Title: New Problems and Perspectives on Learning, Sampling, and Memory, in the Small Data Regime
Abstract: I will discuss several new problems related to the general challenge of understanding what conclusions can be made, given a dataset that is relatively small in comparison to the complexity or dimensionality of the underlying distribution from which it is drawn. In the first setting we consider the problem of learning a population of Bernoulli (or multinomial) parameters. This is motivated by the ``federated learning" setting where we have data from a large number of heterogeneous individuals, who each supply a very modest amount of data, and ask the extent to which the number of data sources can compensate for the lack of data from each source. Second, I will introduce the problem of data "amplification". Given n independent draws from a distribution, D, to what extent is it possible to output a set of m > n datapoints that are indistinguishable from m i.i.d. draws from D? Curiously, we show that nontrivial amplification is often possible in the regime where n is too small to learn D to any nontrivial accuracy. We also discuss connections between this setting and the challenge of interpreting the behavior of GANs and other ML/AI systems. Finally (if there is time), I will also discuss memory/data tradeoffs for regression, with the punchline that any algorithm that uses a subquadratic amount of memory will require asymptotically more data than second-order methods to achieve comparable accuracy. This talk is based on four joint papers with various subsets of Weihao Kong, Brian Axelrod, Shivam Garg, Vatsal Sharan, Aaron Sidford, Sham Kakade, and Ramya Vinayak.

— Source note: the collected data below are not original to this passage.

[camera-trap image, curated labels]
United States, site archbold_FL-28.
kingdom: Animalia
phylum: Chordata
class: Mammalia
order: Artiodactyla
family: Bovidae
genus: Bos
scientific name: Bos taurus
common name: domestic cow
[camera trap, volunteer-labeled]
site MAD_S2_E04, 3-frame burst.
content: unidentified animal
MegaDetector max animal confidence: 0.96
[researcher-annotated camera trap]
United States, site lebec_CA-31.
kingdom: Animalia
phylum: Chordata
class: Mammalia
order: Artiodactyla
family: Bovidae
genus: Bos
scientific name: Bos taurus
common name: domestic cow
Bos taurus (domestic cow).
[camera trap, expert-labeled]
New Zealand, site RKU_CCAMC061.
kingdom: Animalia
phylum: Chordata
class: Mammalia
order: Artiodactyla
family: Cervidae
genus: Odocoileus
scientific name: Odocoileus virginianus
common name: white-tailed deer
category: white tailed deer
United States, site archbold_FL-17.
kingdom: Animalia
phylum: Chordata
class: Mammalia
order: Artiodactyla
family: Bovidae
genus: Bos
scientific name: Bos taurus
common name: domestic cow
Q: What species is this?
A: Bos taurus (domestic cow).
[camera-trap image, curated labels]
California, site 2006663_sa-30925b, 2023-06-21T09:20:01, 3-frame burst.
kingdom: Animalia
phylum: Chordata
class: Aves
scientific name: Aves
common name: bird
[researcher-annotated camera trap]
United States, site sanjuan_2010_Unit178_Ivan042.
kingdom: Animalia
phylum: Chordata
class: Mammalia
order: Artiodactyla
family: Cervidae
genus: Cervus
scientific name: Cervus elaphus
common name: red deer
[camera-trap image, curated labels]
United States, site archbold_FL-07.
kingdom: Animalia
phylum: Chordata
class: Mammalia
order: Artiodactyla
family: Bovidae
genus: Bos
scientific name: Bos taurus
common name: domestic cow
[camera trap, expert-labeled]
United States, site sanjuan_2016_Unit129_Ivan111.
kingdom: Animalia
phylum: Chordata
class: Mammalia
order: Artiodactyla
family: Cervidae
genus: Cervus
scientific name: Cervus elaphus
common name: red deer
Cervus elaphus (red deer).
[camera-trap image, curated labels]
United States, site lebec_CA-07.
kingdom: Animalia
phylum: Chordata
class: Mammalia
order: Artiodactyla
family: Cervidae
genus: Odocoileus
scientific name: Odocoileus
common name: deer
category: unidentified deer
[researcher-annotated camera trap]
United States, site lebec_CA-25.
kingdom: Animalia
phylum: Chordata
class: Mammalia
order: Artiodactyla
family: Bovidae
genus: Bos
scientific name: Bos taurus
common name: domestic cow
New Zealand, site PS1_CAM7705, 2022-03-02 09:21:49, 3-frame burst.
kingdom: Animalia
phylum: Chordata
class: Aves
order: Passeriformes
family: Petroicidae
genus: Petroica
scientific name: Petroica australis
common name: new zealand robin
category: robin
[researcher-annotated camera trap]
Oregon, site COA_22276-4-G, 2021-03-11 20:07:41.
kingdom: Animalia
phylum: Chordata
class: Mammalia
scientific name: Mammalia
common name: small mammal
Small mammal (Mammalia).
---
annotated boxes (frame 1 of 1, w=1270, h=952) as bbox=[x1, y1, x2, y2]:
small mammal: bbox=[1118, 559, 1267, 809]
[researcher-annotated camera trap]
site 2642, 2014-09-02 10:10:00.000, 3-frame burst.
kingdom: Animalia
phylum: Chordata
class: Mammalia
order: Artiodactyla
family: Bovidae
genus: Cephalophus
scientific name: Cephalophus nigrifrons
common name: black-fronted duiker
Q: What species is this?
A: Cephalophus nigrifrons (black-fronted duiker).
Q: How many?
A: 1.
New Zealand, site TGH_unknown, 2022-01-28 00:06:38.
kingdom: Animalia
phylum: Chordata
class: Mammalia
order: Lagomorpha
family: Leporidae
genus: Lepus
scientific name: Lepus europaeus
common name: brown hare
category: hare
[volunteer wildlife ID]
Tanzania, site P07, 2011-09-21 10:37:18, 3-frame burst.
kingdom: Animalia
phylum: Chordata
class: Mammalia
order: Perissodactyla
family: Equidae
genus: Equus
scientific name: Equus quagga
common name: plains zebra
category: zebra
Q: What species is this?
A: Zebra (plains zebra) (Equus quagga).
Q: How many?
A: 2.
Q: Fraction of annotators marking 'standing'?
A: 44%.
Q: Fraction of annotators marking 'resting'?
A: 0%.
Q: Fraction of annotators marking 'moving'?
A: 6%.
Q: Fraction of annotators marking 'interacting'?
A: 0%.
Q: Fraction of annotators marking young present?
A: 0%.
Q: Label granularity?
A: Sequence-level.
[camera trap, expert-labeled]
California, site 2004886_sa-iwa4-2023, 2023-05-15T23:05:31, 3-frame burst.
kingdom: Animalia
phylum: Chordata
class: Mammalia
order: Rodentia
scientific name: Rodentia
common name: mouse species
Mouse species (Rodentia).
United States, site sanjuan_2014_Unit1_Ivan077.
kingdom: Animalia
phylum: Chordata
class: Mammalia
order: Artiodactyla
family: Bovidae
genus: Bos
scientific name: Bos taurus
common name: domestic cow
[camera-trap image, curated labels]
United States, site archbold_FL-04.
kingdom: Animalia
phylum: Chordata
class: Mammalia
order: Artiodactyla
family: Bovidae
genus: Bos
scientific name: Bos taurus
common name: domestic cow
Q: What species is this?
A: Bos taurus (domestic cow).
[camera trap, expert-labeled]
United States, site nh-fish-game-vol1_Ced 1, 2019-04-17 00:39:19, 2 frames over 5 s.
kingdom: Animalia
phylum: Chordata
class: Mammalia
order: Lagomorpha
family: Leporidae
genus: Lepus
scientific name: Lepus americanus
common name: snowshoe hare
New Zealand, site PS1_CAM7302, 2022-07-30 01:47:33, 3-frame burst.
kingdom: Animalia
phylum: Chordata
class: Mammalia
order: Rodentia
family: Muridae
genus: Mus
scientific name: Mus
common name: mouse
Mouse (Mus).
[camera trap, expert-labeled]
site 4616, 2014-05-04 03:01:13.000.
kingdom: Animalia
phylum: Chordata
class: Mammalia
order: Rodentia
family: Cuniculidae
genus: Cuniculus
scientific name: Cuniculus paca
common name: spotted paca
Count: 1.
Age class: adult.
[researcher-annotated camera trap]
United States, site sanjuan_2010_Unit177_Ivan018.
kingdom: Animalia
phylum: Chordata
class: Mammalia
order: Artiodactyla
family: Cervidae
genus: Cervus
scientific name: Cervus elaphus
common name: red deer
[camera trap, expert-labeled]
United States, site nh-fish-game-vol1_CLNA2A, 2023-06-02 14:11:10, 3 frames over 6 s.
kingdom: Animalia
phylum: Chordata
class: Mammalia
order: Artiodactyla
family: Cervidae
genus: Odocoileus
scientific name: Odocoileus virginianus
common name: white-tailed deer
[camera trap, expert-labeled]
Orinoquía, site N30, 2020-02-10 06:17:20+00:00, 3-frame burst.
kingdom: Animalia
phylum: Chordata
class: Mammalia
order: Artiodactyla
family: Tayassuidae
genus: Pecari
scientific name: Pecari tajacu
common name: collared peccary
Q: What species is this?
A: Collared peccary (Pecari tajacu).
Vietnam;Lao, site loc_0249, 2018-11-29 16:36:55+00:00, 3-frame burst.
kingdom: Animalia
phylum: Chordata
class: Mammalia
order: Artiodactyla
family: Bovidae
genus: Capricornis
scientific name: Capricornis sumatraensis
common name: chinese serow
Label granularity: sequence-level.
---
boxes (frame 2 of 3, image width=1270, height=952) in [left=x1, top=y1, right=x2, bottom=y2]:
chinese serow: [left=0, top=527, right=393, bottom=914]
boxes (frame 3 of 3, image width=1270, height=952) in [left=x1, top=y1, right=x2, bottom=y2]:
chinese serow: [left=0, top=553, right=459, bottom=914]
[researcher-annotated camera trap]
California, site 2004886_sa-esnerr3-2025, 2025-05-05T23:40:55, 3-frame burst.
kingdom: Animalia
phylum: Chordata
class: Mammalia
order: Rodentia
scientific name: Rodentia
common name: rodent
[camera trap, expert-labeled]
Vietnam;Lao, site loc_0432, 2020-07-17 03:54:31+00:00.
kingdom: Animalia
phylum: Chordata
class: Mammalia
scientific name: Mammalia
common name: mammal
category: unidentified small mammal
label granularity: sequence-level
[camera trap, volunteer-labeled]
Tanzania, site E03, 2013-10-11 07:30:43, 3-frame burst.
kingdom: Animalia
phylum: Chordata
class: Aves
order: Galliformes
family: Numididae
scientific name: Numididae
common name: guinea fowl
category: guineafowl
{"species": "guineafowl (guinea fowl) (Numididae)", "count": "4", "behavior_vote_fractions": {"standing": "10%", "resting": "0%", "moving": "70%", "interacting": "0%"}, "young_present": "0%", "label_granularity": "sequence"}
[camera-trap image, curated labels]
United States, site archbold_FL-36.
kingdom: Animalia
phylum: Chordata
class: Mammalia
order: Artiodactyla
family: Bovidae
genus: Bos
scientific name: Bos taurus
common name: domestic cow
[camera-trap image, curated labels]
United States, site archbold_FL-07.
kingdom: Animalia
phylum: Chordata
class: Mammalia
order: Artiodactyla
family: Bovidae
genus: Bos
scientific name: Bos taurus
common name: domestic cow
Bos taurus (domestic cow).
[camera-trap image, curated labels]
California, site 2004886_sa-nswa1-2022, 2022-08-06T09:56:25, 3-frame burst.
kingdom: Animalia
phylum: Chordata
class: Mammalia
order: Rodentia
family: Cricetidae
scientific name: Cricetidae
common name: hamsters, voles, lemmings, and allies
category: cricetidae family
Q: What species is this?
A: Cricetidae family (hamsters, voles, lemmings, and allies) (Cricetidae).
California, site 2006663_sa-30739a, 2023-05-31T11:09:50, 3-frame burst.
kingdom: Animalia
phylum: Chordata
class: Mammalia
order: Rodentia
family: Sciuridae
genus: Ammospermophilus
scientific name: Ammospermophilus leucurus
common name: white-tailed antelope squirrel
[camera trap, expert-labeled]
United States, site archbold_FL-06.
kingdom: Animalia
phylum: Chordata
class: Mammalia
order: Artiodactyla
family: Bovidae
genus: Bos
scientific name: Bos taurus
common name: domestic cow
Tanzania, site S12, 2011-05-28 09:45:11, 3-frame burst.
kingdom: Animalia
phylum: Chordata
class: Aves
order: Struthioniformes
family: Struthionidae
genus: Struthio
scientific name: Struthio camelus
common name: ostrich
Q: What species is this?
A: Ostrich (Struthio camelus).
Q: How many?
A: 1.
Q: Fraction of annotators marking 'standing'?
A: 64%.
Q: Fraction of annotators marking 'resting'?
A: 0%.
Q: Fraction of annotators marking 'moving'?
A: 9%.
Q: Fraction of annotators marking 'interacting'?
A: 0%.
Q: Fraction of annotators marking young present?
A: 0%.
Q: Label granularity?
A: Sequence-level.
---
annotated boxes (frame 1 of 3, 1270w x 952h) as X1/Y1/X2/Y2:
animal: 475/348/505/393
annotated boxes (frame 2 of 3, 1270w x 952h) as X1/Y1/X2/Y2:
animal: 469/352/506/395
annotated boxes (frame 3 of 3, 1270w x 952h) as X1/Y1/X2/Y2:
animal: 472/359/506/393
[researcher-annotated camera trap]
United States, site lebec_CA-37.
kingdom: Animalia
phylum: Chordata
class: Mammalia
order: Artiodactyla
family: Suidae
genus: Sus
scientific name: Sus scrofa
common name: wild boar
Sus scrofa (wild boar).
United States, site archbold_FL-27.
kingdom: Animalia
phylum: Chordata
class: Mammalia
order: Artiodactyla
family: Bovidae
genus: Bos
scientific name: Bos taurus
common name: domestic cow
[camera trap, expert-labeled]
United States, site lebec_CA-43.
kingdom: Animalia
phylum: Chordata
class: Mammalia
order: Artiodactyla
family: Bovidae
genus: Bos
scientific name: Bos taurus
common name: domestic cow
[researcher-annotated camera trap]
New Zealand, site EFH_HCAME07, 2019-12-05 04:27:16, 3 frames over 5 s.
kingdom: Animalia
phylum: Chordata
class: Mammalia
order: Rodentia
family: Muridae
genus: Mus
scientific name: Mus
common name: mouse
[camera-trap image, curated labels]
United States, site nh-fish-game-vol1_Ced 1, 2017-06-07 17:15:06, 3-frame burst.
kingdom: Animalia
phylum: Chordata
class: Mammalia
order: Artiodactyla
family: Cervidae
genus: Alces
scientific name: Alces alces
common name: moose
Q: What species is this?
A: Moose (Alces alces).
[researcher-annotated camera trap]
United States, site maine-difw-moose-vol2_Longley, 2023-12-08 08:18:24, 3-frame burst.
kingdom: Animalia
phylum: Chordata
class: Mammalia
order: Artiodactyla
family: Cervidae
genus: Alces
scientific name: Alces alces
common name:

Bio: Greg Valiant is an Assistant Professor in Stanford's Computer Science Department, working at the intersection of Algorithms, Machine Learning, Statistics, and Information Theory. One of the main themes of his work is the design of efficient algorithms for accurately inferring information about complex distributions, given limited amounts of data, or limits on other resources such as the computation time, available memory or communication, or the quality of the available date. Prior to joining Stanford, he was a postdoc at Microsoft Research, New England, and received hisPhD from Berkeley in Computer Science, and BA in Math from Harvard.